Madison’s Central Park has been approved for its first official structure, restrooms. Earlier this month the Urban Design Commission approved the $600,000 structure which was designed to jive with an “Art Approach” the concept that will shape the entire park, blending Madison-style park activities, the natural glacial geography of Madison, and the industrial tradition of the corridor. It reminds me of my first act of civil responsibility when I was maybe seven, I too advocated for restrooms in a park and I wrote Mayor Soglin a letter…wait a minute, is he still Mayor?
Porta potties as I was taught to call them; came to Orton Park due to my single letter writing campaign which somehow landed on Da Mare’s desk. You see my friend and I loved Orton Park and we were there most warm days since it was only a two-block walk. But inevitably the excretory system would hold sway and those two blocks seemed awfully far away and threatened our mirthful play.

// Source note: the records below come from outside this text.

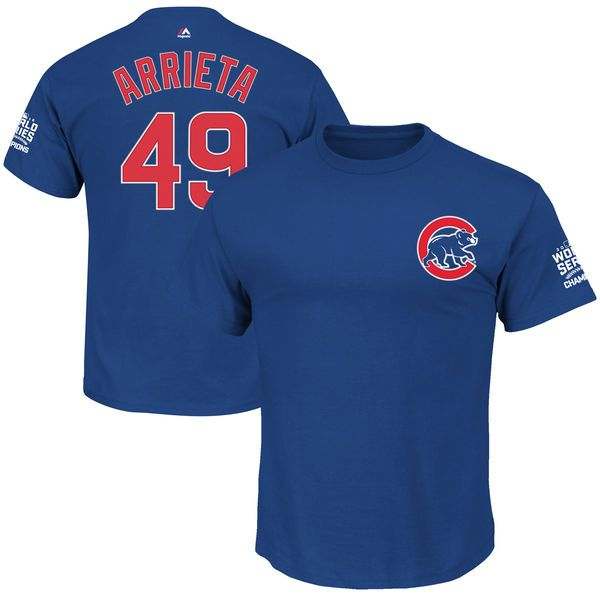 Jake Arrieta Chicago Cubs Majestic 2016 World Series Champions Name & Number T-Shirt - Royal - $31.99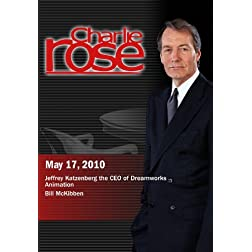 Charlie Rose (May 17, 2010)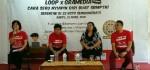 Simulasi SBMPTN Serentak di Indonesia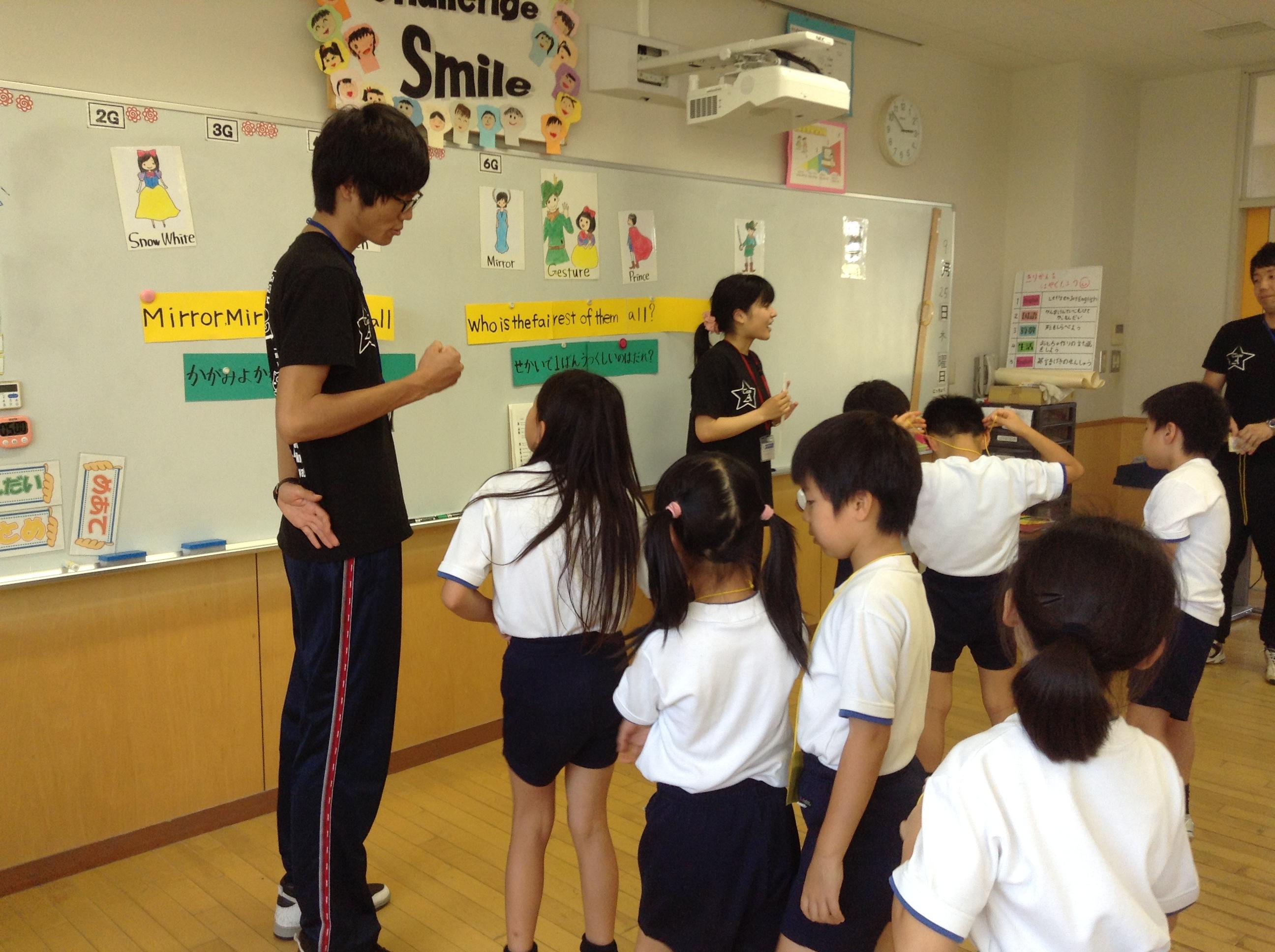 英語劇の練習 : デイリースナップで見る学びのポイント - 岐阜聖徳学園大学附属小学校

My friend on this one day in the park had to do number two and there was no stopping him; and an unsuspecting tree became his latrine. I am not sure what beyond these few details I told my parents, but I guess soon after I wrote a letter asking for bathrooms in Orton park so my friend wouldn’t have to poo behind a tree.
Some days after that, I was summoned into an upstairs room where mother was listening to the radio. It turns out Mayor Soglin was reading my letter on WORT, the local community public radio station. I am not sure if it was on that program or soon after, but he pledged to put an porta potty in Orton Park and there has been one in the park almost every year since.
Back in Central Park…
Artist Lorna Jordan, who is funded in part by a grant from the National Endowment for the arts, is working with the park design team to create the park’s first building. Aside from the restrooms and storage the 1,000 square-foot building will provide; Phase I will also include the other beginnings of the park such as walkways and trails for pedestrians and cyclists as well as safety improvements for the railroad tracks that sweep through the site.
“The building is conceived as an extension of the Art Approach, and as such, is more than a simple block building within the park setting,” local landscape architect Ken Saiki told The Capital Times.
The restrooms will be located on the west side of Ingersoll Street where the city paid $1.6 million for an industrial property that has since been torn down. Phase I also includes a skate park and fundraising to finance its construction is underway. The $14 million project that will create a natural space from the Yahara river to Blair street has been a dream of neighborhood residents for years but so far has only boasted a warm weather farmer’s market.